> **Excerpt**:
----

Re: Audacity and Gentoo



On Sun, 15 Jan 2006, Ian Rawlings yowled:
> On 2006-01-15, Nix <nix-razor-pit@xxxxxxxxxxxxx> wrote:
>
>> Yeah, but the smaller the fan the faster it has to spin to move a given
>> amount of air :/
>
> No *** sherlock ;-)

Yeah, some friends of mine found that *** makes a very *bad* coolant
(don't ask, an accident with a plumbed-in liquid cooling system in a
sewage plant). Air is far preferable.

>> I don't know how overspecified most machines are when it comes to
>> cooling, but I *do* know that in the summer months, I've had cooling
>> problems with machines here. (No air-conditioning in this house.)
>
> I will be watching for this come the summer months, I only set my rack
> up about a month ago (probably not even that long ago) and am
> expecting to get some overheating from something somewhere.

Ah well, if we shut the Gulf Stream down that problem will go away.

> With the
> house heating on I can open the rear door and feel a little heat
> wafting out but not much,

I get a constant stream of warmth coming from the back of hades (hence
the name). But then it's an Athlon IV, and they're known for running
hot. They're also known for tolerating insane temperatures: the CPU and
mobo fans both failed for a week, the mobo started to smell as the
lacquer or something went, but the CPU just chugged on, unaffected.

hades is actually very quiet; by far the quietest of my boxes. amaterasu
has the four fast 1U-fitting fans in it, and loki has a cheap noisy disk
cooler in. I really must replace these.

Alas, if I put variable-speed fans into amaterasu I fear that the
machine will blink its fan-failure light because they're not drawing
enough current. It still has three of the noisy-*** Sun fans in it:
I'd replace them all but Sun have the (US-style?) swapped earth and live
leads in the fan cabling, which is rather annoying to fix if you've got
coordination as crap as I have. So I'm replacing them as they die. Plus
the grilling at the front of a 1U case might as well be regarded as a
noise conduit into the room...

(If you know of a source of quiet 1U fans cabled the way Netras like
them I'd be overjoyed to know :) )

> and I don't close the rear door completely
> as the wires for my home-made radio time sync clock run out of it to

Bore holes in the door. (Hell, I'm boring holes in the *ceiling* when
I move amaterasu into the loft, if the noise it makes up there is
tolerable. I've got to get power and networking and serial console
leads up there somehow.)

----

> **Information provided**:

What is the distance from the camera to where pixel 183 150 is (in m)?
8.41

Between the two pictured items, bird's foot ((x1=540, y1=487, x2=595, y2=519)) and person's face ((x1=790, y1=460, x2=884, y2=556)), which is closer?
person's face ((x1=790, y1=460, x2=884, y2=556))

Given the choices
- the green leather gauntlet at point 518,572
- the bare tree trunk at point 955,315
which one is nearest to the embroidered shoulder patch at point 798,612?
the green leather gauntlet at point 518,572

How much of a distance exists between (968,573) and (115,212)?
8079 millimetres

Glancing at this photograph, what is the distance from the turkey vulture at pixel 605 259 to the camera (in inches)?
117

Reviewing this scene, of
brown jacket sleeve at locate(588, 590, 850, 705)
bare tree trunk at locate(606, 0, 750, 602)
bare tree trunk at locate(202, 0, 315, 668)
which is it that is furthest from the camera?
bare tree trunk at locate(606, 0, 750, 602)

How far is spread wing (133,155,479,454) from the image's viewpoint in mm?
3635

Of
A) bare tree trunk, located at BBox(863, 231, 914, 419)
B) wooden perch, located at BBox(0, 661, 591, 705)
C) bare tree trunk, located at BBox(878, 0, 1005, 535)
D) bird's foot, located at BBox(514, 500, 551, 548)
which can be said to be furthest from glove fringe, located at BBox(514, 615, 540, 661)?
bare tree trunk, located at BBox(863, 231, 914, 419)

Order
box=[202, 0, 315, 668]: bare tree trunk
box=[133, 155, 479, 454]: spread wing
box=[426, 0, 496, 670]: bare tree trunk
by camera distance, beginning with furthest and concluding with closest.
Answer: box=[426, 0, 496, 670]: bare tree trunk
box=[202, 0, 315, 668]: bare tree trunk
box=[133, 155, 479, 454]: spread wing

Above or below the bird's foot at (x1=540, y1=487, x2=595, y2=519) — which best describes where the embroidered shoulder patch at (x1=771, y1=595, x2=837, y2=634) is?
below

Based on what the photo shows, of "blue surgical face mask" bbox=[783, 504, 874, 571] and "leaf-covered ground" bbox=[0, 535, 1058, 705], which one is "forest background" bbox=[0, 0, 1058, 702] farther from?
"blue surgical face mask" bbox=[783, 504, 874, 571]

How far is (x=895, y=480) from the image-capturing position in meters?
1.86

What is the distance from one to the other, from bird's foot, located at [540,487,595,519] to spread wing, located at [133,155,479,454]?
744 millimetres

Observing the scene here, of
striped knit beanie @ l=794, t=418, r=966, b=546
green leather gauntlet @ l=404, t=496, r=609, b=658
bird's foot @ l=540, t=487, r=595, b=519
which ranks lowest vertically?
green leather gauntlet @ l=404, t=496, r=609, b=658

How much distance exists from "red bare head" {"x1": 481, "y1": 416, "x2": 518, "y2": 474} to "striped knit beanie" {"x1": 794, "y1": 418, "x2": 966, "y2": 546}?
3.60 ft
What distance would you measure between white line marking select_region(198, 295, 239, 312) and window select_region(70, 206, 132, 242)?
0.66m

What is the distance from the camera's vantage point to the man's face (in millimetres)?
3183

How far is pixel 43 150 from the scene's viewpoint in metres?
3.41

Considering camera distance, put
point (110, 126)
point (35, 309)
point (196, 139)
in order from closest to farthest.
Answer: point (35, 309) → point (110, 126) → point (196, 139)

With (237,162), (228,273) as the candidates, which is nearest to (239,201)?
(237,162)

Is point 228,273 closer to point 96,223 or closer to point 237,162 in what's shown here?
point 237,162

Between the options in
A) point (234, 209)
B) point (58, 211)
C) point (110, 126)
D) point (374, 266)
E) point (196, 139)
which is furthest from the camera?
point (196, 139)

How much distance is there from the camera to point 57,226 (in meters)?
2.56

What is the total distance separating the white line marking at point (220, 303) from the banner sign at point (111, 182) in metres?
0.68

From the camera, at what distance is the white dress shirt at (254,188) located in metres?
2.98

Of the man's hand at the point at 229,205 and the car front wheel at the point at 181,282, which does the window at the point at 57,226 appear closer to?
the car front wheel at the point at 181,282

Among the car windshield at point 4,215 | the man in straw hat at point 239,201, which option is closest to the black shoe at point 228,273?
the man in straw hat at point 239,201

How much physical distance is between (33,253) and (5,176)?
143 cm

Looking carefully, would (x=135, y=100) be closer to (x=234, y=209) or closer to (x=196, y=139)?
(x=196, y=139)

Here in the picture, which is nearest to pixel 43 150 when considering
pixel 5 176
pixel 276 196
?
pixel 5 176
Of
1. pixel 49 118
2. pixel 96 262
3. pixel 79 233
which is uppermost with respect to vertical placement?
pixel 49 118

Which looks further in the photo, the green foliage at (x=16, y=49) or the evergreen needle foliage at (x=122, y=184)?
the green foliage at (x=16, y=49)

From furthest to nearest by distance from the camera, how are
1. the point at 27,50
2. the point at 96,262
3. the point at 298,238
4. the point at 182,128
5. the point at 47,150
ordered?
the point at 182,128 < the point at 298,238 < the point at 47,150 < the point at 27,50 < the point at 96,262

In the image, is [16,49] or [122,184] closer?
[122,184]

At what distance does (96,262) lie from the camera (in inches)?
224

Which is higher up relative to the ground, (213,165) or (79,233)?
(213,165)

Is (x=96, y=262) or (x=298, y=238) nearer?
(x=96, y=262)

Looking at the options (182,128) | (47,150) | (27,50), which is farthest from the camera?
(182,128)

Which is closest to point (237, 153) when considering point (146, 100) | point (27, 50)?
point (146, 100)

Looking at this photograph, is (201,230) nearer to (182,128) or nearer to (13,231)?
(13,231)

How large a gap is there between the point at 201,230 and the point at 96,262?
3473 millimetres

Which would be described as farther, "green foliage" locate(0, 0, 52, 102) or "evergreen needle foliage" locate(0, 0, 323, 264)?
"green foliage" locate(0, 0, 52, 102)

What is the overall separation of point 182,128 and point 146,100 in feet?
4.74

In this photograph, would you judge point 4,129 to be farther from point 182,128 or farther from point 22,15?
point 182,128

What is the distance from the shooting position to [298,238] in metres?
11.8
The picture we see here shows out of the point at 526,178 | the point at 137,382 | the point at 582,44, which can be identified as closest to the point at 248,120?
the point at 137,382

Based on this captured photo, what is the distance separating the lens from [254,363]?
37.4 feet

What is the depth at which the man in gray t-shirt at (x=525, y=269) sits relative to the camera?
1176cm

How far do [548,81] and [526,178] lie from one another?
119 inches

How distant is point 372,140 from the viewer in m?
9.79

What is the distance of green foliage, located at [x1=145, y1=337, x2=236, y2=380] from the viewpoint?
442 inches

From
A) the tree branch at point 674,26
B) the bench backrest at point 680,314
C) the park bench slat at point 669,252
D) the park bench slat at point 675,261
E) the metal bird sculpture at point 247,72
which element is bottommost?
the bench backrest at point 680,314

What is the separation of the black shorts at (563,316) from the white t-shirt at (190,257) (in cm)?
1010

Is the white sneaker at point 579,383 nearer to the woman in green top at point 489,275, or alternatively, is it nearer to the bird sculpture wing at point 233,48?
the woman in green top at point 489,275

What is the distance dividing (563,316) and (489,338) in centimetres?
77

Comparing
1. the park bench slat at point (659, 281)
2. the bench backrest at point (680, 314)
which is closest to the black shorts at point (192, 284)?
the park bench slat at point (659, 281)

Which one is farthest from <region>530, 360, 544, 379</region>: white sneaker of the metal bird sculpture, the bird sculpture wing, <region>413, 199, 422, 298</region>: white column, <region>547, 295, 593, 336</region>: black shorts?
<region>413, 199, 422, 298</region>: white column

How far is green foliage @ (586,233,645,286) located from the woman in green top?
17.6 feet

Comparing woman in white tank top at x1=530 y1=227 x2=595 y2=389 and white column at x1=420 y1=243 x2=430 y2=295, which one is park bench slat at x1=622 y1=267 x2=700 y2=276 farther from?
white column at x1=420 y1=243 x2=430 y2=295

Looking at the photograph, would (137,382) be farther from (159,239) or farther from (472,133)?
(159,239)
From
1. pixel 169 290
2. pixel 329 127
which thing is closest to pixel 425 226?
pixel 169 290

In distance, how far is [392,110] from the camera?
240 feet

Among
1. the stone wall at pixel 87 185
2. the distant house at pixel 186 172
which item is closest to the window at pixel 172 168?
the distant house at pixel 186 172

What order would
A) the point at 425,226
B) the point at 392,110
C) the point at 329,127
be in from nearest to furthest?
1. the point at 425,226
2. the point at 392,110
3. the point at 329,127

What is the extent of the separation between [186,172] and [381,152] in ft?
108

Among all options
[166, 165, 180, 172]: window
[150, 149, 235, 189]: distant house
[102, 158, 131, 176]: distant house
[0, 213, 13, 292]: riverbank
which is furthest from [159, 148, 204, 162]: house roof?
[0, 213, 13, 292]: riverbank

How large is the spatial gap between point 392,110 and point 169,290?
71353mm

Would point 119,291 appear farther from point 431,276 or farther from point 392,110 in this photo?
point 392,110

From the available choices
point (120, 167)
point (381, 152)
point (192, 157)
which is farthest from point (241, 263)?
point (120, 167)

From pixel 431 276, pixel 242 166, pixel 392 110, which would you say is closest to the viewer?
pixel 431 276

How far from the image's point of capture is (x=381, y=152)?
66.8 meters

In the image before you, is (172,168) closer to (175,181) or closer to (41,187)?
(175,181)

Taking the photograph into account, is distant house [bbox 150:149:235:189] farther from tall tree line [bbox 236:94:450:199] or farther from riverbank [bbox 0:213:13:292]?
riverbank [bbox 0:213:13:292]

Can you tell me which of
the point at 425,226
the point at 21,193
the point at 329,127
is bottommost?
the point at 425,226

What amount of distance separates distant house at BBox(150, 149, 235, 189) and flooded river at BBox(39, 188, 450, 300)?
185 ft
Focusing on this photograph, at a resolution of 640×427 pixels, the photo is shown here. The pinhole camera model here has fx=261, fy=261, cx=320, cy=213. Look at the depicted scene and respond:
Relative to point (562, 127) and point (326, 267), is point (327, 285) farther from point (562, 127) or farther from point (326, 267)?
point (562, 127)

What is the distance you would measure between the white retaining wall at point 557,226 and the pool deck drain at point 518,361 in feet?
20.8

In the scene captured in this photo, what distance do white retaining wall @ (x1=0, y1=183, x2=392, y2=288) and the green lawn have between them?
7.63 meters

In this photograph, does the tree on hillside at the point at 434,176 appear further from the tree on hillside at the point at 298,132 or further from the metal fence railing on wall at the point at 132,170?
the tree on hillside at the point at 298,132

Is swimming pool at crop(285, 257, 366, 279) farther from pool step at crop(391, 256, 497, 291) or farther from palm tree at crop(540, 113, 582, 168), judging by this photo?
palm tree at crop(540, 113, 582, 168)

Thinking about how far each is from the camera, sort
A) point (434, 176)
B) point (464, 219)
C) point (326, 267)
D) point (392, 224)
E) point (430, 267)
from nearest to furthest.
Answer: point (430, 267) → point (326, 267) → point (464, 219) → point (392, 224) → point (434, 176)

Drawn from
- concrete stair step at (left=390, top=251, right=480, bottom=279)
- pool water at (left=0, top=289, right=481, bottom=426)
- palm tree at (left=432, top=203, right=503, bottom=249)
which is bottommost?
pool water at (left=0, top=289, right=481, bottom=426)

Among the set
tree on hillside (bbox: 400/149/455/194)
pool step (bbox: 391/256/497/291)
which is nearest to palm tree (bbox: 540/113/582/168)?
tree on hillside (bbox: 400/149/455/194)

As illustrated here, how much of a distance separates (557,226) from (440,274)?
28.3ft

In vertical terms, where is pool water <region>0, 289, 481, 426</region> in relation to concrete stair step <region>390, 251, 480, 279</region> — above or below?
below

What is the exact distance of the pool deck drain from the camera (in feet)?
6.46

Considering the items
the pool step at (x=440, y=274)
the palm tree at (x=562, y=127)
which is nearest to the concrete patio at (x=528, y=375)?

----

Continue the mailing-list reply about cooling and fan noise in home server machines from its last sentence, keeping its informal tone.

The radio sync clock thing is something I've thought sounded nifty, but
it seems a rather too hardwarey thing for me. (Plus, the radio
interference from all the UTP in my house batters radio comms something
chronic, and recabling is way too much effort for something I can get
just as easily by syncing to a reasonably good time server. In any case,
amaterasu has the OpenPROM bug that leads to it gaining about 15 minutes
a day, so precise millisecond-accurate syncs seem a little over the
top. I have to sync every ten minutes just to keep the time synched to
within a second.)

> the clock box on the top of the rack. Also I bent the rack getting it
> out the back of my landy so it lists slightly to one side meaning the
> door doesn't like closing that much ;-)

Oops. Been there (only I knocked one machine on the case door when
getting it *into* the moving van).

>> Really? My disks downstairs run at ~45C even with 1U fans, and one
>> of my older ones upstairs stabilises at 62C if you don't shove air
>> over it (although with enough air it's cooler than the downstairs
>> disks).
>
> I'm thinking more of the size of the disc as well as the temperature,
> it's a larger piece of kit than just a processor and probably has a
> lower maximum temperature than the processor does. The size means it
> chucks out more heat even though it's at a lower temperature, and
> needs a bit more effort to cool it.

Oh, very true. A few really crude back-of-the-envelope calculations
indicate that you're right: a CPU chip would need to be at about a
thousand C before it chucked out as much heat as a disk running at 60C.
I doubt even an Athlon runs that hot. :)

> They're not normally a problem
> though but when you start cramming several 1U servers on top of each
> other, two to a case,

Well, *that* is crackers. Use 1U cases and set up cooling properly.
This is sort of the *point* of rackmountable cases, isn't it?

(The 2U case I was blathering about buying will have only *one* machine
in it, of course.)

>> That's... disturbing. A board built with MAME in mind?
>
> Yep, it even has "shifted" keys to allow you to control mame. If I

Nifty! Personally I find MAME very hard to use because the keybindings
are so baroque. The source is fun to read, though, if only because those
old machines are often so peculiar. (Plus the 6502 and Z80 and stuff
like that are blasts from the past for this child of the microcomputer
age...)

> is a P3 800 and it manages fine, although vector graphics are much
> slower now after I upgraded to mame 0.99, I'm thinking of downgrading
> it again to 0.65 or thereabouts. The earlier version ran games like
> Asteroids, Battlezone, Space Harrier and Double Dragon at full speed
> on a P450, my P800 can't quite do it any more and has dropped a lot on
> vector games.

I'm a bit surprised that *vector* stuff slowed down: it was generally
the most computationally trivial to implement. I guess the quest
for total accuracy has costs...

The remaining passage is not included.